### Work to do
Look in the data below for the line that contains "Looking at the items". Copy that line and the remaining lines exactly.

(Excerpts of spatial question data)
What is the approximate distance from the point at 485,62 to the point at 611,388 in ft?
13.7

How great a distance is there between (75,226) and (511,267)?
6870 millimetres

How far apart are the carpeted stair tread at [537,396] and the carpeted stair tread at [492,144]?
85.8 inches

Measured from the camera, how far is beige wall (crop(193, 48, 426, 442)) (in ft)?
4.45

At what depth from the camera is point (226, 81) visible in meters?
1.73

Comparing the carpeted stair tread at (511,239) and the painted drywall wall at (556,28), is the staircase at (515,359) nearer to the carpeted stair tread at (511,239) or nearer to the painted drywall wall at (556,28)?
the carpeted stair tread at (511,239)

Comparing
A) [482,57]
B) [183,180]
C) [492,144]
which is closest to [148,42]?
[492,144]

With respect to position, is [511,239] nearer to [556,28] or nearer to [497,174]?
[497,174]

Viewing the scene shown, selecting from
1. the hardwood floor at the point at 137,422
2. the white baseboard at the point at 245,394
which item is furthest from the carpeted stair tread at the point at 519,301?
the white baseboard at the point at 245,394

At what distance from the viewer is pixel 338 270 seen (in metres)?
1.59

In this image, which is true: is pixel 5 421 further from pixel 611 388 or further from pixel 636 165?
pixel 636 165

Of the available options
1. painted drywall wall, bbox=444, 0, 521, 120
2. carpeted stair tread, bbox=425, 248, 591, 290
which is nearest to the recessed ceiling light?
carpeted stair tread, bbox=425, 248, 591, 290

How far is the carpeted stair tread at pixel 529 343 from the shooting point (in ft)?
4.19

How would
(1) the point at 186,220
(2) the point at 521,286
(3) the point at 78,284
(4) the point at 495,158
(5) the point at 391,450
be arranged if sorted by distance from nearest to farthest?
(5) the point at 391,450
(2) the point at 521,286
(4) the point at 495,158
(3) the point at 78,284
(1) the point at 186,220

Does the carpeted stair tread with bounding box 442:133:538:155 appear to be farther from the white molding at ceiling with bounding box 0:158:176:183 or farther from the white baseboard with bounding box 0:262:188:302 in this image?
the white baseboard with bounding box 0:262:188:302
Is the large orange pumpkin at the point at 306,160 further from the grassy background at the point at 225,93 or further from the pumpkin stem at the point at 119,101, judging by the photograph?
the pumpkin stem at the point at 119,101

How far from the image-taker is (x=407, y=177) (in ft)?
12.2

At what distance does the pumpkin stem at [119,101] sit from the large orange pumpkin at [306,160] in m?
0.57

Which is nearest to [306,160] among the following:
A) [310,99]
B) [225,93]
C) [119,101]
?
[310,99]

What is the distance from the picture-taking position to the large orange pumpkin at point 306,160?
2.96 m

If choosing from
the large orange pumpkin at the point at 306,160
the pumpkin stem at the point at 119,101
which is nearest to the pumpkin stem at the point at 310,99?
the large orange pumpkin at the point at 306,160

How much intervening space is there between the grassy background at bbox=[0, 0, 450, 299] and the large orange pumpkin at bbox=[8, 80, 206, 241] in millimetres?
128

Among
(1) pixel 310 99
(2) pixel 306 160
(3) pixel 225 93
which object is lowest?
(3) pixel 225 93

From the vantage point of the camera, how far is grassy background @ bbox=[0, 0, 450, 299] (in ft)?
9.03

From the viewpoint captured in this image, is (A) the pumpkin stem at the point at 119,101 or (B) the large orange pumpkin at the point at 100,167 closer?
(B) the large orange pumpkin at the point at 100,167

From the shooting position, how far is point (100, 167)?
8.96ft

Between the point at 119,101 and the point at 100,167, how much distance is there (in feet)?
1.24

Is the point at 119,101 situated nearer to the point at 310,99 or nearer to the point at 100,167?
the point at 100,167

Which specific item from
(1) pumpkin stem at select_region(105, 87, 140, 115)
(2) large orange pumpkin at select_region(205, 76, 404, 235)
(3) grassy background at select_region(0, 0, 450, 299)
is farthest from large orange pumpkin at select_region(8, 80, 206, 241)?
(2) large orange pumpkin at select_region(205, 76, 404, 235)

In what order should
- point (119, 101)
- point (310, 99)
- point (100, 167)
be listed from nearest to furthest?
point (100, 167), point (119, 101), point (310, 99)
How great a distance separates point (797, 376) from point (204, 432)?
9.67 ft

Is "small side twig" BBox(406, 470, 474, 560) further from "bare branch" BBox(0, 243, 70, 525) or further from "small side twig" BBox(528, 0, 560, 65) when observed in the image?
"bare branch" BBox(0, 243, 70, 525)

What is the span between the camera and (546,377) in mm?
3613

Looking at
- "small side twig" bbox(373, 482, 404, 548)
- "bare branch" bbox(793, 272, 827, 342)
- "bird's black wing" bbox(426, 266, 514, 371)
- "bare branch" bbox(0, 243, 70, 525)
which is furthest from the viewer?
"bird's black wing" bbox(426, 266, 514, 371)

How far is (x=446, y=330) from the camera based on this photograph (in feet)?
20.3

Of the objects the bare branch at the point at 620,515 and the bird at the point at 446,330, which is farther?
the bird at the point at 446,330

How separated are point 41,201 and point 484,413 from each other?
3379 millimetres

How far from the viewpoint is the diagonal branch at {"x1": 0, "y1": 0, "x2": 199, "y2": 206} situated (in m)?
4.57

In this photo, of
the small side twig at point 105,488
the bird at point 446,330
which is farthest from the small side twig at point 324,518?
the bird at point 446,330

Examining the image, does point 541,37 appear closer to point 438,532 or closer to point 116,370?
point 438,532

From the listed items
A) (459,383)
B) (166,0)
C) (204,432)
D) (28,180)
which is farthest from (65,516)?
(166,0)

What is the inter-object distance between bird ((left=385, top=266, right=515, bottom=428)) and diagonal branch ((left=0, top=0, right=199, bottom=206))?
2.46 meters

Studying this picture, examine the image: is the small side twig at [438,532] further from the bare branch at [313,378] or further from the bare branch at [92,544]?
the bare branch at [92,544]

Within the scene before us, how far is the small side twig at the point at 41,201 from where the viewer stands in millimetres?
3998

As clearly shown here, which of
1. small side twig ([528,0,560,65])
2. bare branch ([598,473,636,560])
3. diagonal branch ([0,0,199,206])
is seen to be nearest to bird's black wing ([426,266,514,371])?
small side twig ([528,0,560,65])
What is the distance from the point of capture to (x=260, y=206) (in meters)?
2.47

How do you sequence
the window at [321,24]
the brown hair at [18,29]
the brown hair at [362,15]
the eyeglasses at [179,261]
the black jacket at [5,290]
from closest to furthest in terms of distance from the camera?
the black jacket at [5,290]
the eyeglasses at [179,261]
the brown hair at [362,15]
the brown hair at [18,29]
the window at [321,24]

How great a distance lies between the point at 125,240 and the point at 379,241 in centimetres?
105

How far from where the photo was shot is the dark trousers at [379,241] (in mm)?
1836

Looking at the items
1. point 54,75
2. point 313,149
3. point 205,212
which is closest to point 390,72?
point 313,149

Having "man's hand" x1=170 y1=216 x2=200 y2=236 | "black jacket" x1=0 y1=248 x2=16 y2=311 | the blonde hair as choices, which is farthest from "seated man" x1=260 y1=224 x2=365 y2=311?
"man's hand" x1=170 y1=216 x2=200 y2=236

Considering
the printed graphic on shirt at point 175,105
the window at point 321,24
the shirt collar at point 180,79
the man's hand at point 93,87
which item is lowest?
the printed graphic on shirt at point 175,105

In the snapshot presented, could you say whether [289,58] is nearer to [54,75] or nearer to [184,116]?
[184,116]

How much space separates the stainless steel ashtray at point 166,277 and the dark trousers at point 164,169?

### Result below
Looking at the items
1. point 54,75
2. point 313,149
3. point 205,212
which is closest to point 390,72?
point 313,149

Having "man's hand" x1=170 y1=216 x2=200 y2=236 | "black jacket" x1=0 y1=248 x2=16 y2=311 | the blonde hair as choices, which is farthest from "seated man" x1=260 y1=224 x2=365 y2=311?
"man's hand" x1=170 y1=216 x2=200 y2=236

Considering
the printed graphic on shirt at point 175,105
the window at point 321,24
the shirt collar at point 180,79
the man's hand at point 93,87
which item is lowest?
the printed graphic on shirt at point 175,105

In the snapshot presented, could you say whether [289,58] is nearer to [54,75] or nearer to [184,116]?
[184,116]

How much space separates the stainless steel ashtray at point 166,277 and the dark trousers at point 164,169?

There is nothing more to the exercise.